-- Supplied material follows --

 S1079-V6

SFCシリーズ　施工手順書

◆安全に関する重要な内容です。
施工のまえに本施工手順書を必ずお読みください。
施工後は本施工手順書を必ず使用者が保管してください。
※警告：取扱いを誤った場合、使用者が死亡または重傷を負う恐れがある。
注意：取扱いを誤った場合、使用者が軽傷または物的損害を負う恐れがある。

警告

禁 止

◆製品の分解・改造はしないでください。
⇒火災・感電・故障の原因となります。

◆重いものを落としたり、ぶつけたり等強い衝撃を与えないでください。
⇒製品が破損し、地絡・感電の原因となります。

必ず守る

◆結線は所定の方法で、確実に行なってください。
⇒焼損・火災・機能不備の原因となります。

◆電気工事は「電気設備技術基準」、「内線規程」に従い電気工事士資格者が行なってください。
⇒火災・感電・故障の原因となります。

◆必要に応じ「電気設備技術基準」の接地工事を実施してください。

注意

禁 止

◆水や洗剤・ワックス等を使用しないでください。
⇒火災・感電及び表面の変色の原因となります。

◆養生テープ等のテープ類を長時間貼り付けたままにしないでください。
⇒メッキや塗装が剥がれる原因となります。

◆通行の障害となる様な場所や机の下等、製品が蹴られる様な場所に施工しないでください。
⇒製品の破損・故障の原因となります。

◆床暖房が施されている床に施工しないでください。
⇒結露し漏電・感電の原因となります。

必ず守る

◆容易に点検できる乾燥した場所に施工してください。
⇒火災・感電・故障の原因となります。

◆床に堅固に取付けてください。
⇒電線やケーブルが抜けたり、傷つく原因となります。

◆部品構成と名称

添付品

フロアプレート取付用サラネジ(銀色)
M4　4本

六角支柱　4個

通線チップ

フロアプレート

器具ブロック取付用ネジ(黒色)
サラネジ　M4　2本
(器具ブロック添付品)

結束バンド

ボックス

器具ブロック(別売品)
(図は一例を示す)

-- Supplied material concluded --
-- Supplied material follows --

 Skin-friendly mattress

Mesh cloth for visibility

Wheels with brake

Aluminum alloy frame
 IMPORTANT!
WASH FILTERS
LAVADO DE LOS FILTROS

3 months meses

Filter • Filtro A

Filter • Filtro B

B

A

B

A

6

-- Supplied material concluded --

**What is being asked:** As you read the records above, find each line that contains "感電の原因となります" and copy it.

**Solved problem:**
⇒製品が破損し、地絡・感電の原因となります。
⇒結露し漏電・感電の原因となります。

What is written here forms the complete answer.